Toothed whales, along with baleen whales, are descendants of land-dwelling mammals of the artiodactyl order (even-toed ungulates). They are closely related to the hippopotamus, sharing a common ancestor that lived around 54 million years ago (mya).
The primitive cetaceans, or archaeocetes, first took to the sea approximately 49 mya and became fully aquatic within 5–10 million years. The ancestors of toothed whales and baleen whales diverged in the early Oligocene.
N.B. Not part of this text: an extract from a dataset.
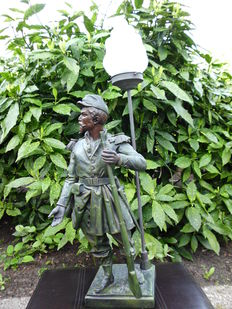 Sculpture of soldier with lamp - Arthur Waagen (1833-1898)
This was due to a change in the climate of the southern oceans that affected the environment of the plankton that these whales ate.

The adaptation of echolocation and enhanced fat synthesis in blubber occurred when toothed whales split from baleen whales, and distinguishes modern toothed whales from fully aquatic archaeocetes. This happened around 34 mya. Unlike toothed whales, baleen whales do not have wax ester deposits nor branched fatty chain acids in their blubber. Thus, more recent evolution of these complex blubber traits occurred after baleen whales and toothed whales split, and only in the toothed whale lineage.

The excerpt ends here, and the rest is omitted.